TASK GOAL:
Print the data verbatim. Leave every image out.

PROVIDED INFORMATION:
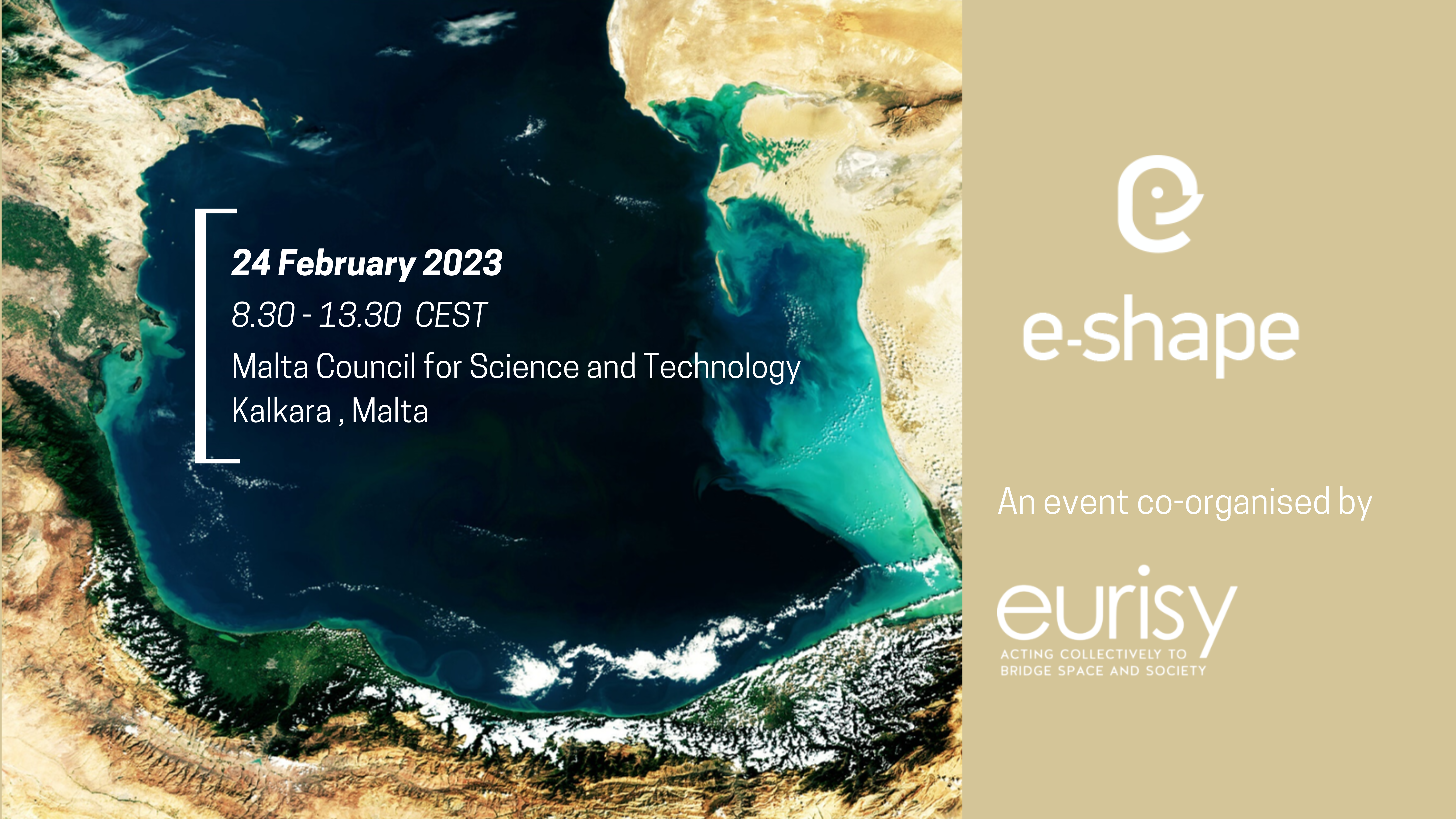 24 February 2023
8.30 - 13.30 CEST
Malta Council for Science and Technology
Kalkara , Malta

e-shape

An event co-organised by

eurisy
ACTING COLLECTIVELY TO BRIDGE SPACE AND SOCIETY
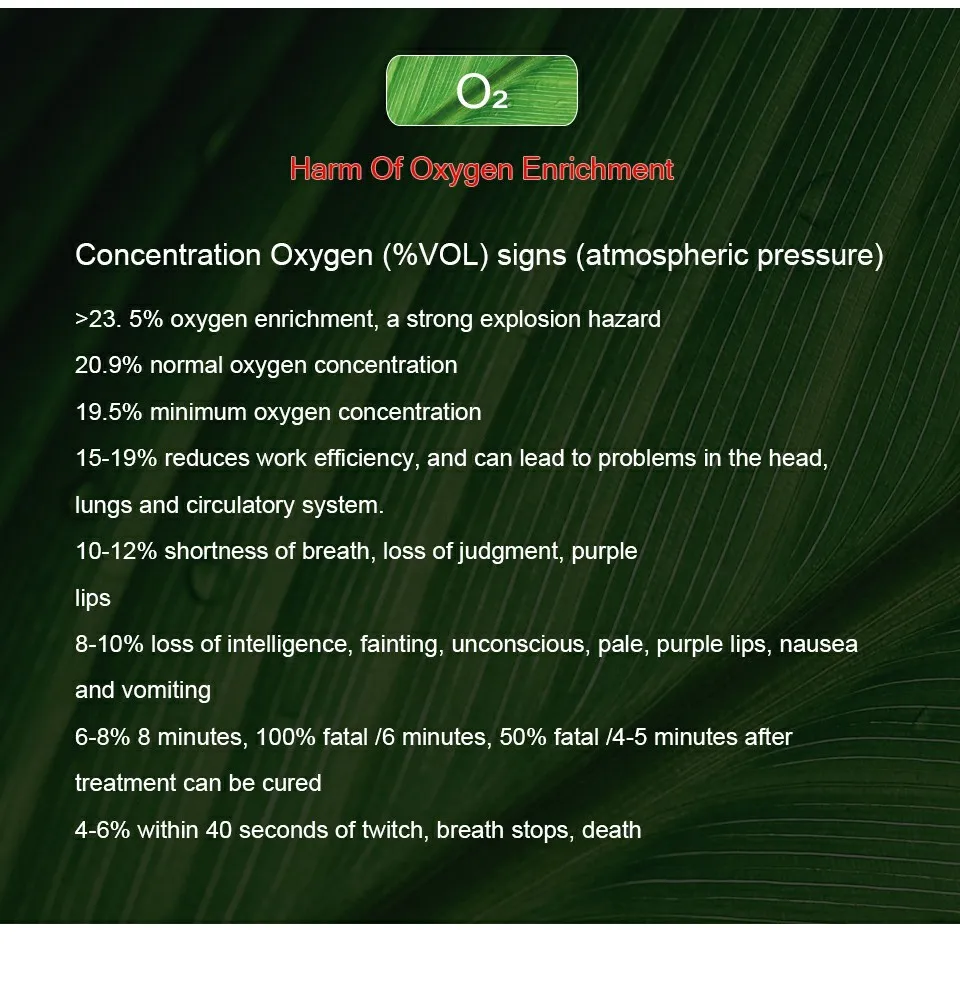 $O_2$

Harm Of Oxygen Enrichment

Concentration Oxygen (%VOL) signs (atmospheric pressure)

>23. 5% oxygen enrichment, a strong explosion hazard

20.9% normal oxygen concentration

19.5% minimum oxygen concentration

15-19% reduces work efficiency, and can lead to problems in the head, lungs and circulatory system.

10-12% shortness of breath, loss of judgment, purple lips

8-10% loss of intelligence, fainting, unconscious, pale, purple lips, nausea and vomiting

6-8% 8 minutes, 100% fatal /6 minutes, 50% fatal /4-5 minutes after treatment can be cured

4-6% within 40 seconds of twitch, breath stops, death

RESPONSE:
 24 February 2023
8.30 - 13.30 CEST
Malta Council for Science and Technology
Kalkara , Malta

e-shape

An event co-organised by

eurisy
ACTING COLLECTIVELY TO BRIDGE SPACE AND SOCIETY
 $O_2$

Harm Of Oxygen Enrichment

Concentration Oxygen (%VOL) signs (atmospheric pressure)

>23. 5% oxygen enrichment, a strong explosion hazard

20.9% normal oxygen concentration

19.5% minimum oxygen concentration

15-19% reduces work efficiency, and can lead to problems in the head, lungs and circulatory system.

10-12% shortness of breath, loss of judgment, purple lips

8-10% loss of intelligence, fainting, unconscious, pale, purple lips, nausea and vomiting

6-8% 8 minutes, 100% fatal /6 minutes, 50% fatal /4-5 minutes after treatment can be cured

4-6% within 40 seconds of twitch, breath stops, death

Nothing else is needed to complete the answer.